A Bordeaux, un observatoire optimise les recettes du versement transport
La communauté urbaine de Bordeaux est l'une des premières AOT en France à avoir créé un véritable observatoire du VT. Grâce à un suivi quotidien, elle sait si les Urssaf ont versé en temps et en heure le VT qui lui est dû. C'est une mesure de bonne gestion : le VT représentera en 2006 une ressource de 113 millions d'euros pour la communauté urbaine. "Nous détectons la moindre anomalie, déclare Claude Arnathau, responsable de l'observatoire. Dernièrement, une Urssaf a versé par erreur à une autre agglomération 35.000 euros qui auraient dû pourtant rejoindre les comptes de la communauté urbaine, poursuit-il. Les services de cette agglomération ne se sont rendu compte de rien. Heureusement, les nôtres s'en sont aperçus." Même si des collectivités comme Lyon, Rouen ou Toulouse se sont dotées d'observatoires similaires à celui de Bordeaux, ce type de structure ne s'est pas généralisé. "Parce qu'elles n'ont pas toujours les moyens de mettre en place un observatoire, beaucoup de collectivités se contentent encore d'encaisser le versement transport sans se demander d'où proviennent les cotisations", indique Claude Arnathau.
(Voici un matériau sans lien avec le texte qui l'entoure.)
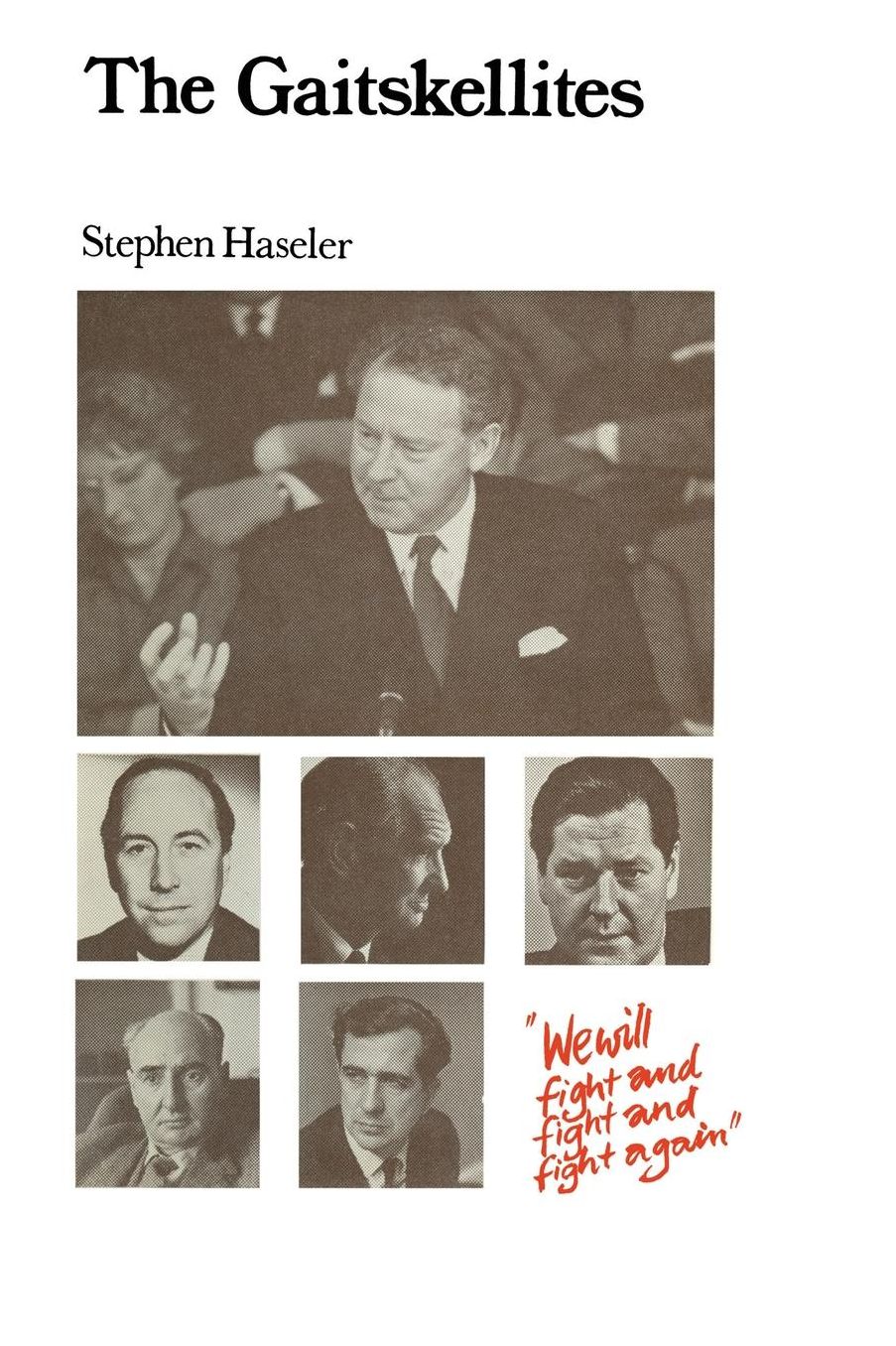 The Gaitskellites: Revisionism in the British Labour Party 1951-64
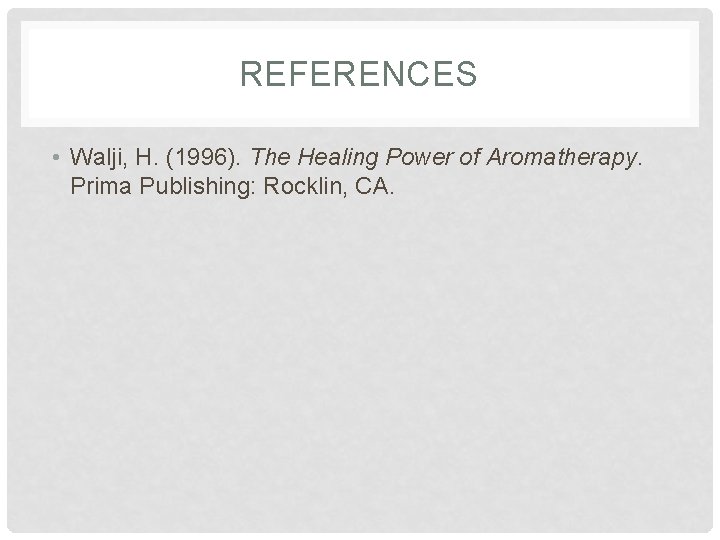 REFERENCES • Walji, H. (1996). The Healing Power of Aromatherapy. Prima Publishing: Rocklin, CA.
Par ailleurs, la communauté urbaine de Bordeaux demeure la seule AOT en France à procéder à des contrôles en matière de versement transport. Un agent vérifie sur place si les effectifs déclarés par les entreprises concernant le personnel qu'elles logent ou qui bénéficie d'une navette privée domicile-travail correspondent bien à la réalité. Il arrive en effet que des salariés se soient inscrits pour ce service, mais qu'ils aient finalement décidé de prendre leur voiture.
Thomas Beurey / Evs Conseil
(*) Le versement transport est prélevé sur la masse salariale des établissements publics et privés de plus de neuf employés situés dans les périmètres de transport urbain dont la population est supérieure à 10.000 habitants. Il est exclusivement destiné à financer les transports collectifs urbains.